Not sure how #3 relates to #1
as with all such problems, divide the fencing evenly between the lengths and the widths. That means that a square 50/4 feet on a side will provide the maximum area. To see this, note that if the area has dimensions x and y,
2x+2y = 50
y = 25-x
The area is x*y = x(25-x) = 25x-x^2
This is just a parabola with vertex at x=25/2, as described above.

1. To find the width of the walkway, we can subtract the area of the rectangular lot and the desired remaining ground area.

First, let's calculate the area of the rectangular lot:

Area of the rectangular lot = Length * Width = 22 feet * 26 feet = 572 square feet

Now, subtract the desired remaining ground area from the area of the rectangular lot to get the area occupied by the walkway:

Area of the walkway = Area of the rectangular lot - Desired remaining ground area = 572 square feet - 396 square feet = 176 square feet

Since the walkway is rectangular, we can represent its length as (22 + 2x) feet (where x represents the width of the walkway).

The width of the walkway can be represented as (26 + 2x) feet.

The area of the walkway can also be calculated using these dimensions:

Area of the walkway = Length * Width = (22 + 2x) feet * (26 + 2x) feet = 176 square feet

Now we can solve this quadratic equation for x by multiplying the binomials:

(22 + 2x) * (26 + 2x) = 176

Distribute and rearrange the equation:

4x^2 + 96x + 572 = 176

Bring all terms to one side:

4x^2 + 96x + 572 - 176 = 0

Simplify:

4x^2 + 96x + 396 = 0

Divide the equation by 4 to simplify:

x^2 + 24x + 99 = 0

Now we have a quadratic equation that we can solve using factoring, completing the square, or using the quadratic formula.

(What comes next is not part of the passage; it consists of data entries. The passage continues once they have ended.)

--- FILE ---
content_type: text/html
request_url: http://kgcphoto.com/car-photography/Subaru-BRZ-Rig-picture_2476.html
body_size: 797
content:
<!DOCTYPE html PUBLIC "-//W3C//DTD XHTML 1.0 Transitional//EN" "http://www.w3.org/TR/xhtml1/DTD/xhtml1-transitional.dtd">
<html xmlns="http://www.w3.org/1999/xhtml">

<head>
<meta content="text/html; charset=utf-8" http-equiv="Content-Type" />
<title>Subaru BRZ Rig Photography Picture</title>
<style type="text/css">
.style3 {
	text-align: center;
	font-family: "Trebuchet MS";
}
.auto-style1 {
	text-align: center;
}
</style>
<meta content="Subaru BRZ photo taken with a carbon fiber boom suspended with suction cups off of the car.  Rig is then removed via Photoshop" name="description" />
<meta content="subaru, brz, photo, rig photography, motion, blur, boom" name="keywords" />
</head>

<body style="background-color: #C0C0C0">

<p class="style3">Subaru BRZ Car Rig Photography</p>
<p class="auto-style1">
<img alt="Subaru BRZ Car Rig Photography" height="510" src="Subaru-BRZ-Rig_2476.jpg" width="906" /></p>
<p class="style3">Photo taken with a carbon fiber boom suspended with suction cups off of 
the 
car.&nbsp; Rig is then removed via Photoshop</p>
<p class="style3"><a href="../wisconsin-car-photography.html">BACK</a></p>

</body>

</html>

In this case, factoring or completing the square does not give us a nice solution, so we can use the quadratic formula:

x = (-24 ± √(24^2 - 4 * 1 * 99)) / (2 * 1)
x = (-24 ± √(576 - 396)) / 2
x = (-24 ± √180) / 2
x ≈ (-24 ± 13.416) / 2

x ≈ (-24 + 13.416) / 2 or x ≈ (-24 - 13.416) / 2

x ≈ -10.584/2 or x ≈ -37.416/2

Since the width cannot be negative in this context, we can discard the negative value.

Therefore, the width of the walkway should be approximately 5.292 feet.

2. To determine if the man has bought enough brick to build the walkway mentioned in Problem 1, we need to calculate the area of the walkway using the width we found in the previous question.

Area of the walkway = (22 + 2x) feet * (26 + 2x) feet
Area of the walkway = (22 + 2*5.292) feet * (26 + 2*5.292) feet
Area of the walkway ≈ 204 square feet

Since the area of the walkway is 204 square feet, and the man has bought enough brick to build 160 square feet of walkway, it is not sufficient to build the walkway.

3. To find the dimensions of the largest area the man can fence using 50 feet of fencing, we need to determine the shape that maximizes the enclosed area. Since the man wants to enclose a rectangular area, the dimensions that maximize the area will be a square shape.

To find the largest possible rectangular area, we divide the total length of fencing by 4 (since a square has all sides equal).

Length of each side of the square = Total length of fencing / 4 = 50 feet / 4 = 12.5 feet

Therefore, the dimensions of the largest area he can fence is a square with each side measuring 12.5 feet.